Les humeurs, les rumeurs, les coups de cœur, les coups de gueule, et puis les amitiés de la rue et de plus loin, de la journée, de l'air du temps...un peu de tout, un peu de rien, mais toujours à gauche.

Cohérence ou Co-errance ??
Voilà, voilà, je vais m’essayer à la politique en cette période d’élections municipales.
Cantonales aussi.
Ce billet sans top savoir sur qui il va tomber et qui il va servir ou desservir.
De fait ce n’est pas top mon problème.
Aujourd’hui mon problème est ailleurs.
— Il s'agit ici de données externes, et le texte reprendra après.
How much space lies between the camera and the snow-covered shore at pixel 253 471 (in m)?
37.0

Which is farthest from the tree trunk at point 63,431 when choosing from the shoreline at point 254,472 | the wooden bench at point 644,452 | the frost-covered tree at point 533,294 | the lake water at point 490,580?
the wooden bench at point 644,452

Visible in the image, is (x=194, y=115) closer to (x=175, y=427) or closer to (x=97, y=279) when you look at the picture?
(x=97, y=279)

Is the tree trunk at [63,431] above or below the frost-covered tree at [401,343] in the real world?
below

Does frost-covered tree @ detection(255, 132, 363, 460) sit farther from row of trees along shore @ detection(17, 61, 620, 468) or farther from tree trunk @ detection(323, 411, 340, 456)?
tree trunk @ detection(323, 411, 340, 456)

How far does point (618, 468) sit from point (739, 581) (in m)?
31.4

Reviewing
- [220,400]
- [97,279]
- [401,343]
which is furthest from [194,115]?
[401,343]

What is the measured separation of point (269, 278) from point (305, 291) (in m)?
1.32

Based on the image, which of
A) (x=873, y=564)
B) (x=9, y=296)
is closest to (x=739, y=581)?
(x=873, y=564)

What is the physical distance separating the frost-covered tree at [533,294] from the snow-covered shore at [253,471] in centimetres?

Il s’agit de trouver une cohérence à tout ce qui se passe autour de moi, en matière politique.
Il me semblait qu’en 2005 un référendum avait permis le débat en France sur les orientations choisies par les français en ce qui concerne essentiellement la question libérale.
C’est ce que je croyais.
Puis en 2007 un candidat ouvertement déclaré pour intensifier le libéralisme s’est fait élire.
Une de ses premières illustrations a été d’annoncer un « mini-traité » européen, reprenant l’essentiel du précédent traité, et de le faire passer par voie parlementaire. Un déni de démocratie en quelque sorte.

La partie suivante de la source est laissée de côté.